While largely dominated by North American contributors there is a broad field of interpretation, and in only a few ways is the scholarly material dated: this is mostly in the historical field where, for example, the Sarmatian and Riothamus origin theories are given approval (by being accorded serious discussion) despite the flaws inherent in any speculative reconstruction of Arthurian identity and chronology. That said, these are small niggles given the value of this compendium of Arthuriana; it has a pride of place on my shelves, and I heartily recommend to any enthusiast.
But if a new edition of The New Arthurian Encyclopedia is ever planned, what would they call it?
Clave para todo el que quiera estudiar el mito artúrico en todas sus variadas dimensiones. No es tarea sencilla el cruzar la obra de Malory, las leyendas, la Vulgata y los textos de Chetrien.
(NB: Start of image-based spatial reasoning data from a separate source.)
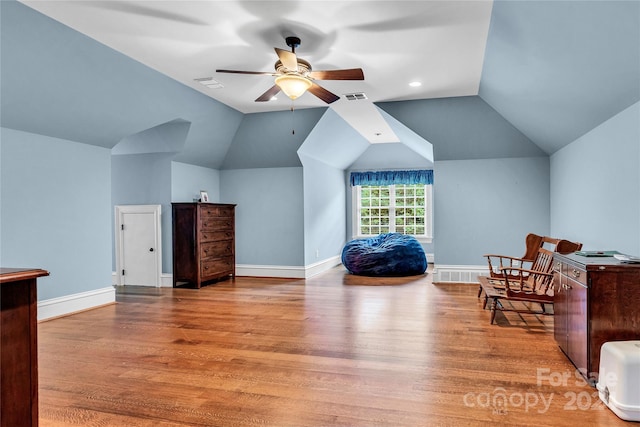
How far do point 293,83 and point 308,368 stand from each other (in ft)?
8.02

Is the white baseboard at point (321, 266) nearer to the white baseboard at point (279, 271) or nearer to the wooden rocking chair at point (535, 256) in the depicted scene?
the white baseboard at point (279, 271)

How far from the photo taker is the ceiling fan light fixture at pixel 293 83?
145 inches

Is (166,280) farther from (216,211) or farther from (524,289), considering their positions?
(524,289)

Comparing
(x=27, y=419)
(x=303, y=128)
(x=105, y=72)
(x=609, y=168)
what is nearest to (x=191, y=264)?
(x=303, y=128)

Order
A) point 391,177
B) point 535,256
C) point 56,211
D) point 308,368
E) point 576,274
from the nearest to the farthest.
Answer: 1. point 576,274
2. point 308,368
3. point 56,211
4. point 535,256
5. point 391,177

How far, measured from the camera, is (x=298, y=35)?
3670 mm

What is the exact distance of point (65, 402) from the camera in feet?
8.44

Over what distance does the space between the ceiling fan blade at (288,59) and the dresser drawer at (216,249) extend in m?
3.99

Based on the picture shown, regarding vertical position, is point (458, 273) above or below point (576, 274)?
below

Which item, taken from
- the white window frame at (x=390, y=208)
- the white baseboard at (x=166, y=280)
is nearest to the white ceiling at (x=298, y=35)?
the white baseboard at (x=166, y=280)

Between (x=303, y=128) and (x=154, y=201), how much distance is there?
9.04 feet

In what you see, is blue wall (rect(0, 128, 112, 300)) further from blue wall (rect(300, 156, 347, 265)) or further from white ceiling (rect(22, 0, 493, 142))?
blue wall (rect(300, 156, 347, 265))

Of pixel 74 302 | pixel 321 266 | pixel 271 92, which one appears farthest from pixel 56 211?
pixel 321 266

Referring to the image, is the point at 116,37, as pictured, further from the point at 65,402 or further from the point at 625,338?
the point at 625,338
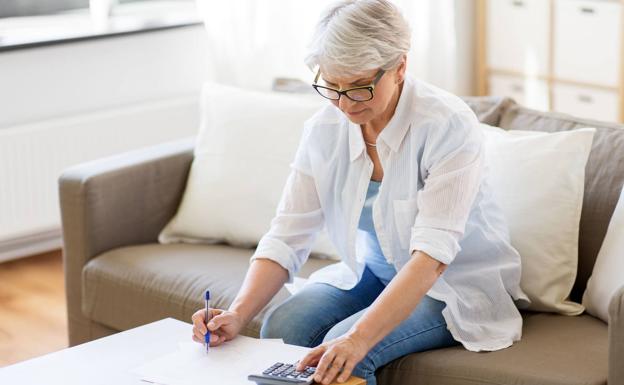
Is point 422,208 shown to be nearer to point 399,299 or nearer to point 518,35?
point 399,299

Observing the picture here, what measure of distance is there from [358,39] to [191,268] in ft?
2.96

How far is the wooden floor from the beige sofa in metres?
0.40

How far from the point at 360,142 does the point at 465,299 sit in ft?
1.22

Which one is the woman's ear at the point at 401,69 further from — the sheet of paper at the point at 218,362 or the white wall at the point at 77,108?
the white wall at the point at 77,108

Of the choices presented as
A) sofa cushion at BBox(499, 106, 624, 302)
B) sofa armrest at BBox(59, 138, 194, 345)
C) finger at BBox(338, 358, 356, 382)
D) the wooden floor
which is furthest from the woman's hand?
the wooden floor

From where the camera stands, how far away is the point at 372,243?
221 centimetres

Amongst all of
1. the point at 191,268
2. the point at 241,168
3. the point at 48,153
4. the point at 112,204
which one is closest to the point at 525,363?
the point at 191,268

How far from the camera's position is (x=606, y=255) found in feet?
7.19

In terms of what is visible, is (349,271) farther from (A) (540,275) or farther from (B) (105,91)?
(B) (105,91)

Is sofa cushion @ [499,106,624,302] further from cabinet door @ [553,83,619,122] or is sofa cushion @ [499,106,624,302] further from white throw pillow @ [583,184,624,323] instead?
cabinet door @ [553,83,619,122]

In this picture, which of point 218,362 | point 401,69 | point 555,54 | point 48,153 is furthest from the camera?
point 555,54

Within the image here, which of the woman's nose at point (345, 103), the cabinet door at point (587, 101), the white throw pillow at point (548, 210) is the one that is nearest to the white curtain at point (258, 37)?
the cabinet door at point (587, 101)

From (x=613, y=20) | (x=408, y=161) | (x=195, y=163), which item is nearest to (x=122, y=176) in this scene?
(x=195, y=163)

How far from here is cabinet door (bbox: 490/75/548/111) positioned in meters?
4.47
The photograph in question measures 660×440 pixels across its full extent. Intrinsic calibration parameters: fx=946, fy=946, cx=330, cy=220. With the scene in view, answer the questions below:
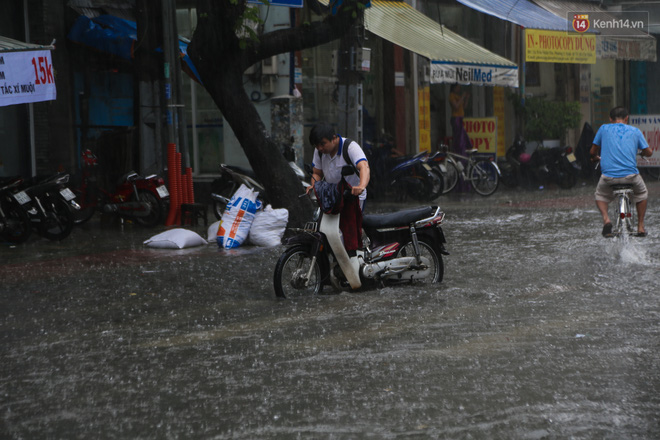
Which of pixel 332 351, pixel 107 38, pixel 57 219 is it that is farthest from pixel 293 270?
pixel 107 38

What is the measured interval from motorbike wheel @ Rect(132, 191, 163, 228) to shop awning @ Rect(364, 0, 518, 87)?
5401 mm

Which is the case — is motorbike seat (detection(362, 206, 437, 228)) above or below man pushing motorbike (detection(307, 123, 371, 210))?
below

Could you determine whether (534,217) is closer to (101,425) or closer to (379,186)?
(379,186)

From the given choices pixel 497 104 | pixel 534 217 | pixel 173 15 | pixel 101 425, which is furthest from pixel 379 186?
pixel 101 425

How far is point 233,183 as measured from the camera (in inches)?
581

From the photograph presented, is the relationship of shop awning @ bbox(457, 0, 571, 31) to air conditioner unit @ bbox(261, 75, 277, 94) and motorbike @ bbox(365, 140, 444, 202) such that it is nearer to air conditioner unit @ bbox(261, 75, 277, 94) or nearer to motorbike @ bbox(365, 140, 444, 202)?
motorbike @ bbox(365, 140, 444, 202)

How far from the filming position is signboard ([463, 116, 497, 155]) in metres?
20.7

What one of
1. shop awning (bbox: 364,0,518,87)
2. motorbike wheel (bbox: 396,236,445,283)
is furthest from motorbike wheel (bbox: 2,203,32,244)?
shop awning (bbox: 364,0,518,87)

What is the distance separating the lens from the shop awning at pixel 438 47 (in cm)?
1755

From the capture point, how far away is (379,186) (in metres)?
18.4

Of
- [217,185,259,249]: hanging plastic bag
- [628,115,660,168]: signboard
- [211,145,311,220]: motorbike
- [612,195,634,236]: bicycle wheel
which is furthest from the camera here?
[628,115,660,168]: signboard

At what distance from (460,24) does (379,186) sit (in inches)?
288

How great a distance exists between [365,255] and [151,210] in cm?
616

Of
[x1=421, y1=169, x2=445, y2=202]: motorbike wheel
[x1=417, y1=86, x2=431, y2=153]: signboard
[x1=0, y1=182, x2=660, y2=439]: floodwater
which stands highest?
[x1=417, y1=86, x2=431, y2=153]: signboard
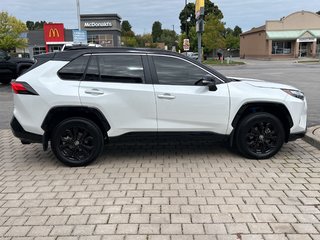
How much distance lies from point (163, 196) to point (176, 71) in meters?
2.02

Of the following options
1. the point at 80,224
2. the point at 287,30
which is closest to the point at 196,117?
the point at 80,224

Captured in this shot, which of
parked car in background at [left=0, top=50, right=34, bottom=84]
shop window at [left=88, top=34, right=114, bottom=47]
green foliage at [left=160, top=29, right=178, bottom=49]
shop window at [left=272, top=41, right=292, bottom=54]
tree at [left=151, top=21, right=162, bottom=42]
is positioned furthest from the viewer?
tree at [left=151, top=21, right=162, bottom=42]

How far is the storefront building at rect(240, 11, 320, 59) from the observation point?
189ft

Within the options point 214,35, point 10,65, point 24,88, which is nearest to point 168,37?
point 214,35

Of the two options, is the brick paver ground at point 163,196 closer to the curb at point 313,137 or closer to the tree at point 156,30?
the curb at point 313,137

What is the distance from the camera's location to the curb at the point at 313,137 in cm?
Answer: 638

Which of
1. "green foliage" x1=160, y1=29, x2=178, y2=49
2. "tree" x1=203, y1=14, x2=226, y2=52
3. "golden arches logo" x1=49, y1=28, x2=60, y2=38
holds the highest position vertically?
"green foliage" x1=160, y1=29, x2=178, y2=49

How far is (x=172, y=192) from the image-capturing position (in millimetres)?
4516

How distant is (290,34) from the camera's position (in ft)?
190

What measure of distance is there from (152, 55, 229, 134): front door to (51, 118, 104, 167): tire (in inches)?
39.1

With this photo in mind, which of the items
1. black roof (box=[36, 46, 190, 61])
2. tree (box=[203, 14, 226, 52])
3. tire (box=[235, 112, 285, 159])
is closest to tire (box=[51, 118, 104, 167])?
black roof (box=[36, 46, 190, 61])

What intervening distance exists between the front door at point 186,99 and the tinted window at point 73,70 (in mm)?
1107

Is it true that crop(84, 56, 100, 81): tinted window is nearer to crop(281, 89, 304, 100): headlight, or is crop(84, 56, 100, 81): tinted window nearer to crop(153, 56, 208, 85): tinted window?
crop(153, 56, 208, 85): tinted window

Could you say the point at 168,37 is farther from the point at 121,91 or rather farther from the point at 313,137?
the point at 121,91
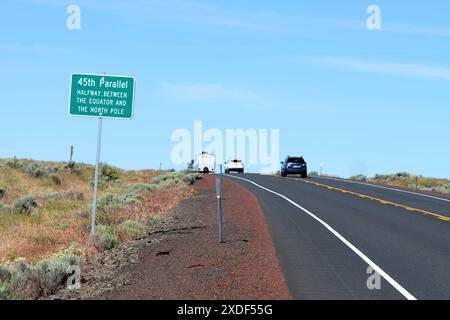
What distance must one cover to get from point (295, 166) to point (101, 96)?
35826 mm

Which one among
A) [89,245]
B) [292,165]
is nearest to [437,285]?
[89,245]

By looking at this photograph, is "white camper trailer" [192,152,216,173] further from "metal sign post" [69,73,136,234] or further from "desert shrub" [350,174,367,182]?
"metal sign post" [69,73,136,234]

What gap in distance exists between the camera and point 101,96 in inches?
769

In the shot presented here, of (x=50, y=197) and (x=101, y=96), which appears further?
(x=50, y=197)

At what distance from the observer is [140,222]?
20984 millimetres

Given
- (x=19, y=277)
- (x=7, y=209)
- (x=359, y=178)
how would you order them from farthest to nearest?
(x=359, y=178)
(x=7, y=209)
(x=19, y=277)

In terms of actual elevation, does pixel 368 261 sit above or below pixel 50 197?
below

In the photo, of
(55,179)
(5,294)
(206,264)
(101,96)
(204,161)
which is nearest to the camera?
(5,294)

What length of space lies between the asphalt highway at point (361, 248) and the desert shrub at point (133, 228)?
3626 mm

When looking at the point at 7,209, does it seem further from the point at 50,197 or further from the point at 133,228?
the point at 133,228

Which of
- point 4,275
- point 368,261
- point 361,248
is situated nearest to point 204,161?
point 361,248

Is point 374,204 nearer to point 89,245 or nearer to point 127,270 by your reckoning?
point 89,245

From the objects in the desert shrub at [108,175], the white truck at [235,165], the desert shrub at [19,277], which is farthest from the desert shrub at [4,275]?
the white truck at [235,165]

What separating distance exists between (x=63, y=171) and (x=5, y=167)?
6512 mm
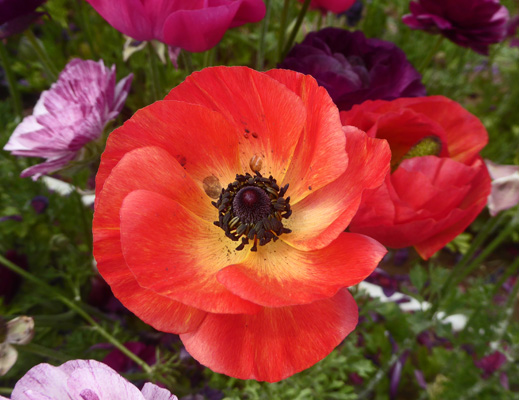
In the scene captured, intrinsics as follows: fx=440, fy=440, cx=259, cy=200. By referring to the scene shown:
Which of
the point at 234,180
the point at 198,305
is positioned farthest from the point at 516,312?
the point at 198,305

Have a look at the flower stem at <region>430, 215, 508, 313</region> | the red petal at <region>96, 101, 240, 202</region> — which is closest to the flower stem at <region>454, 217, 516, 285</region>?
the flower stem at <region>430, 215, 508, 313</region>

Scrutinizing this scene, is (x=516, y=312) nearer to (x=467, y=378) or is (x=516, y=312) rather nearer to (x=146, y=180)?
(x=467, y=378)

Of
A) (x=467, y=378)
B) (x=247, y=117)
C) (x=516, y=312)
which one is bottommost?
(x=516, y=312)

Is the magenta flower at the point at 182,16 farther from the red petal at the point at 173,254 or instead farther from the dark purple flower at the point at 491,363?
the dark purple flower at the point at 491,363

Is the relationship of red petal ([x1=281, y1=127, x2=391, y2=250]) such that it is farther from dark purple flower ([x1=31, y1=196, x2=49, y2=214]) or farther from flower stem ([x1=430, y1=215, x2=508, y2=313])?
dark purple flower ([x1=31, y1=196, x2=49, y2=214])

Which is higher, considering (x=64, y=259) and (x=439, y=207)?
(x=439, y=207)

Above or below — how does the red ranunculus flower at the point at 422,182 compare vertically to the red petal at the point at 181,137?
below

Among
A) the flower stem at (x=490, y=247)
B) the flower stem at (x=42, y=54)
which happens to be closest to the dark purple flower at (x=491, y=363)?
the flower stem at (x=490, y=247)
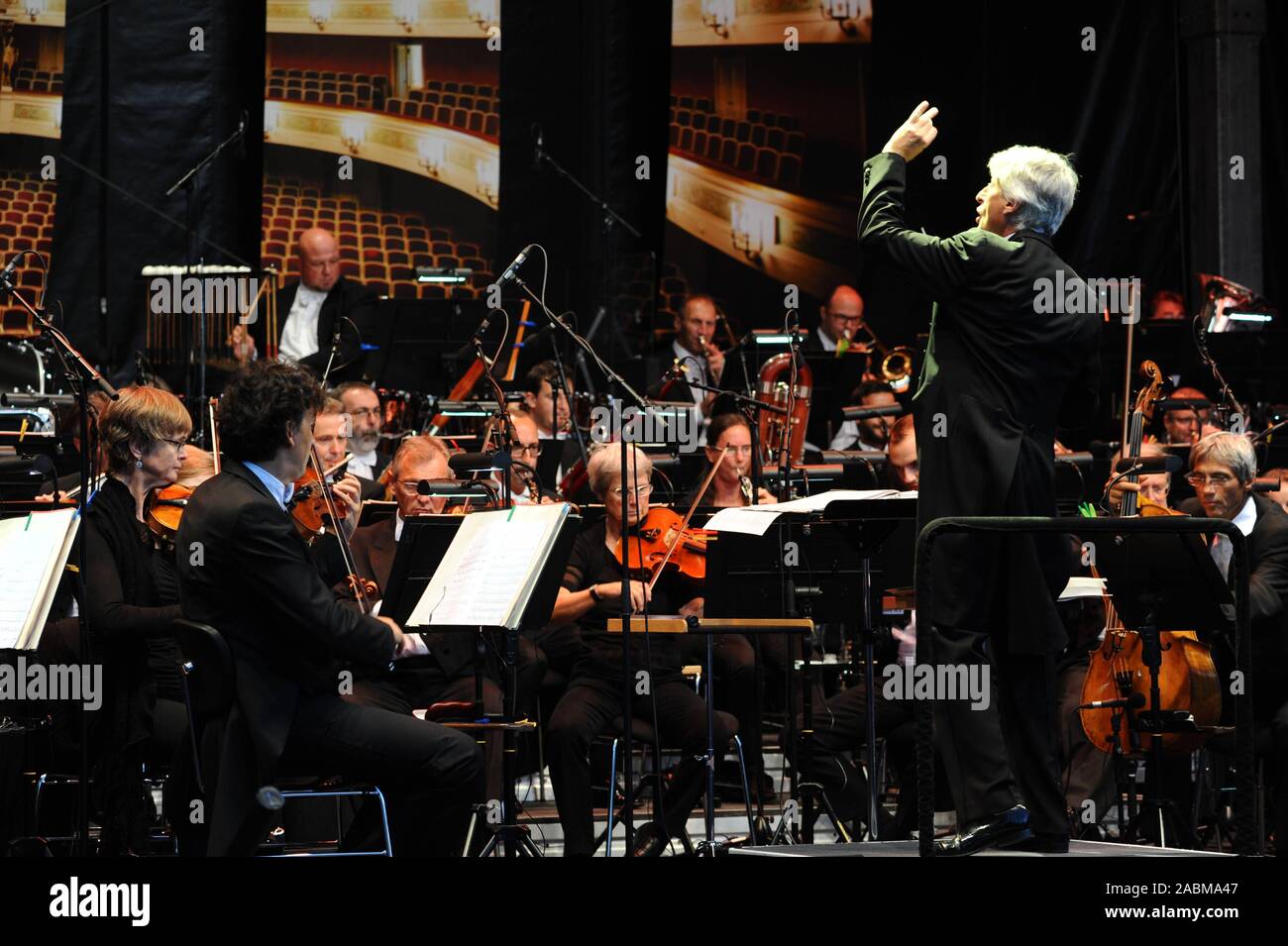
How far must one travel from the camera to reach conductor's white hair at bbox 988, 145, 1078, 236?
4242 millimetres

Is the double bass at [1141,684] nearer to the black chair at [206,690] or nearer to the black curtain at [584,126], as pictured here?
the black chair at [206,690]

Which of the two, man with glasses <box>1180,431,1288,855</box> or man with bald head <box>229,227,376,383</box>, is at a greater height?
man with bald head <box>229,227,376,383</box>

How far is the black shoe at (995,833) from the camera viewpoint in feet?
13.2

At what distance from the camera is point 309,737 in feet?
14.5

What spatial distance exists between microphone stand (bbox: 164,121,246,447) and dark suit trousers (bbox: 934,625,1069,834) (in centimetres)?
428

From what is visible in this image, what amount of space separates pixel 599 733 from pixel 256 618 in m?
2.08

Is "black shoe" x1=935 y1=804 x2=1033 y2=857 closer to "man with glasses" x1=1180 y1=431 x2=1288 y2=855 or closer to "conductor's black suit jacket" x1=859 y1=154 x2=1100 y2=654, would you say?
"conductor's black suit jacket" x1=859 y1=154 x2=1100 y2=654

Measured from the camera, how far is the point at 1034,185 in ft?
13.9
Una gran base de estudio para los investigadores aficionados como su aquí lo es su servidor.
A comprehensive, yet wholly readable, guide to the world of Arthur. This book not only has listings that describe characters, places, objects and more, in extraordinary detail, but it also tells you what versions of the legend each item appears in. A great reference.
This is a beautiful and comprehensive compendium of the Arthurian Legends. This shows the ties of Arthurian Legends with histories and arts throughout the ages!